Tak sedikit ahli tafsir yang menyebut tiga perintah di atas; taubat, amal saleh dan hubungan baik dengan sesama dan dengan Allah, sebagai kunci untuk kebahagiaan yang hakiki. Bahkan, ketiganya termasuk dalam jenis kebahagaiaan yang memiliki imbas berupa kasih dari Tuhan tak hanya selama di dunia, tetapi juga di kehidupan setelahnya.
Beberapa ahli tafsir yang lain menyebut bahwa ketiganya adalah paket yang tak boleh dipisahkan. Orang-orang yang bertaubat tak boleh tak beramal saleh. Sementara orang saleh tak boleh memiliki hubungan yang tak baik dengan sesamanya.
Yang boleh, setelah bertaubat, setiap orang harus meliputi dirinya dengan amal saleh yang dibuktikan dengan hubungan baik antar sesama manusia dan sekitarnya serta terhadap Tuhan yang berkuasa atasnya.

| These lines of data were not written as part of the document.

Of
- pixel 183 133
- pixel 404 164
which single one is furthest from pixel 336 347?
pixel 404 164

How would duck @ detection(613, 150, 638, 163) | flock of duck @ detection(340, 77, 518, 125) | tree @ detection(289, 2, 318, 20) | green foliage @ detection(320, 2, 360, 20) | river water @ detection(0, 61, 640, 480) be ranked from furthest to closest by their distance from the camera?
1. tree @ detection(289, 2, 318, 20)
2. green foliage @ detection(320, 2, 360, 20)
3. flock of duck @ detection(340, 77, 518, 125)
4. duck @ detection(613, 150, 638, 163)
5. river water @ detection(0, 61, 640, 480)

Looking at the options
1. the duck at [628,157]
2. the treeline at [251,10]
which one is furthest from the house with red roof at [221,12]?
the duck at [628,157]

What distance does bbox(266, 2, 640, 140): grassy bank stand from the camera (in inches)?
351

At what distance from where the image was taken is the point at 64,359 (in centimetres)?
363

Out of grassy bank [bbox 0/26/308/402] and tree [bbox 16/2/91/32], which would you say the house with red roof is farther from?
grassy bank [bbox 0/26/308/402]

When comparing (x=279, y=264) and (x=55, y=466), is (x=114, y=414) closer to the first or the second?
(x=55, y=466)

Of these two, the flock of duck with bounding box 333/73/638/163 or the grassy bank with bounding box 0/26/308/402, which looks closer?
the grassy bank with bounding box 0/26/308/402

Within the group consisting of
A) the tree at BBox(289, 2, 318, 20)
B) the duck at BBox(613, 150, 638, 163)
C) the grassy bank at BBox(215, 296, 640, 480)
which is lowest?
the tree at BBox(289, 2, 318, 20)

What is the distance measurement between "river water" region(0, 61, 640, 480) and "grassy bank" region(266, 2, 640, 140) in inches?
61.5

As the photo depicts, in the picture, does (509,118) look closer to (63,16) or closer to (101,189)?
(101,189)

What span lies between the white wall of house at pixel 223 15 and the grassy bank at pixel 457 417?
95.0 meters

Itu sebabnya, diterima tidaknya sebuah taubat dapat dilihat bukan dari sekumpulan tanda hitam gosong di jidat, tetapi dari hubungan baiknya dengan sesama umat. Dengan kata lain, orang yang diterima taubatnya adalah yang terasa manfaatnya bagi sesama, bukan mereka yang tampak mencorong ritual ibadahnya tapi tak memiliki guna untuk sesamanya. Bukan yang itu.